* _Fragmento seleccionado_:
=-=-=-=-=

¿Qué es lo contemporáneo? // Giorgio Agamben

(Seminario dictado en 2008 N.E.)

1. La pregunta que quisiera inscribir en el umbral de este seminario, es: “¿De quién y de qué cosa somos contemporáneos? Y, sobre todo, ¿qué significa ser contemporáneo?”. En el curso del seminario nos sucederá de leer textos cuyos autores distan de nosotros muchos siglos y otros más recientes o recientísimos: pero en cada caso, esencialmente deberemos llegar a ser contemporáneos de estos textos. El “tempo” de nuestro seminario es la contemporaneidad, exige ser contemporáneos de los textos y de los autores que se examina. Tanto su rango como su éxito pueden medirse por su —por nuestra— capacidad de estar a la altura de esta exigencia.

Una primera, provisoria, indicación para orientar nuestra
búsqueda de una respuesta nos viene de Nietzsche. En un apunte de sus cursos en el Collège de France, Roland Barthes lo compendia del siguiente modo: “Lo contemporáneo es lo intempestivo”. En 1847, Friedrich Nietzsche, un joven filólogo que había trabajado hasta entonces sobre textos griegos y había antes alcanzado una imprevista fama con El nacimiento de la tragedia, publica Unzeitgemässe Betrachtungen, las “Consideraciones intempestivas”, con las cuales pretende rendir cuenta de su tiempo, tomar posición respecto al presente.

=-=-=-=-=

* _Registros proporcionados_:

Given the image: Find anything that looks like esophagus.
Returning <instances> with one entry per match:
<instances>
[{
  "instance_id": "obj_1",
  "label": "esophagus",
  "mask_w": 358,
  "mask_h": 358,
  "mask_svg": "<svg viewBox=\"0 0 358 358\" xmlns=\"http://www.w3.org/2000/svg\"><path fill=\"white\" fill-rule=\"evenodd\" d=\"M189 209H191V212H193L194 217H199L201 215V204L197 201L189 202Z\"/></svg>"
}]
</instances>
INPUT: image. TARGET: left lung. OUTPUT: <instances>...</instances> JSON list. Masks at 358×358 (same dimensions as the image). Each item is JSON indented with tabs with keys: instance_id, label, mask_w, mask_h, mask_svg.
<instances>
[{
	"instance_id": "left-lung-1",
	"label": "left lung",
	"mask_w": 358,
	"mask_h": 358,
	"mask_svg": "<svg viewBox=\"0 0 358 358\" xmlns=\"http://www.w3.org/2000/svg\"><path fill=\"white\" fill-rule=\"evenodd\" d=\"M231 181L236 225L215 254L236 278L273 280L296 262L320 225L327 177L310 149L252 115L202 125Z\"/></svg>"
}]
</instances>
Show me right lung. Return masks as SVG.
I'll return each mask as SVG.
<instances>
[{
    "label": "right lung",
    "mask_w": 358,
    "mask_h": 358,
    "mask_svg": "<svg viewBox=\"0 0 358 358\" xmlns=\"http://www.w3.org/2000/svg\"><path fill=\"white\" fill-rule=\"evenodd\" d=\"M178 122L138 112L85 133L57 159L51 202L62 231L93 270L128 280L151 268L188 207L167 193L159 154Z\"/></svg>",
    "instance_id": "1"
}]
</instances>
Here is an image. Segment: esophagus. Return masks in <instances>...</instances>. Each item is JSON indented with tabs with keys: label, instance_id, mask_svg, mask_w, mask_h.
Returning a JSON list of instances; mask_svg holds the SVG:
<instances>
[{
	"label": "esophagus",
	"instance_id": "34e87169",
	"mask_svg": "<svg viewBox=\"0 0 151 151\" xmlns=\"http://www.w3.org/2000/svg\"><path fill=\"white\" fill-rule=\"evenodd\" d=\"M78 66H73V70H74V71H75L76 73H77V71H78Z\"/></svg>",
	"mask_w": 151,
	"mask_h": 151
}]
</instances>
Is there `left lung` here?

=-=-=-=-=

* _Consignas_:
1. Explique, en una a tres oraciones y según el texto sobre lo contemporáneo, por qué en el seminario se debe llegar a ser contemporáneo incluso de textos cuyos autores distan muchos siglos.
2. En el texto sobre lo contemporáneo, ¿con qué frase compendia Roland Barthes la indicación de Nietzsche en un apunte de sus cursos en el Collège de France?
3. Prosiga el texto sobre lo contemporáneo a partir de su última oración.

* _Respuestas_:
1. Porque el "tempo" del seminario es la contemporaneidad, y esta exige ser contemporáneos de los textos y de los autores que se examinan. Además, el rango y el éxito del seminario pueden medirse por la capacidad de estar a la altura de esa exigencia.

2. Con la frase "Lo contemporáneo es lo intempestivo".

3.
”Intempestiva esta consideración es”, se lee al inicio de la
segunda, “Consideración”, “porque busca comprender como un mal, un inconveniente y un defecto algo de lo cual la época está, justamente, orgullosa, es decir, su cultura histórica, porque pienso que somos todos devorados por la fiebre de la historia y debemos al menos rendir cuenta de ello”. Nietzsche sitúa su pretensión de “actualidad”, su “contemporaneidad” respecto al presente, en una desconexión y en un desfasaje. Pertenece verdaderamente a su tiempo, es verdaderamente
contemporáneo aquel que no coincide perfectamente con él ni se
adecua a sus pretensiones y es por ello, en este sentido, inactual; pero, justamente por esta razón, a través de este desvío y de este anacronismo, él es capaz, más que el resto, de percibir y aferrar su tiempo.

Esta no-coincidencia, esta desincronía, no significa, naturalmente, que contemporáneo sea aquel que vive en otro tiempo, un nostálgico que se sienta más en casa en la Atenas de Pericles o en la París de Robespierre y del Marqués de Sade que en la ciudad y en el tiempo que le fue dado vivir. Un hombre inteligente puede odiar a su tiempo, pero entiende en cada caso pertenecerle irrevocablemente, sabe lo que es no poder escapar a su tiempo.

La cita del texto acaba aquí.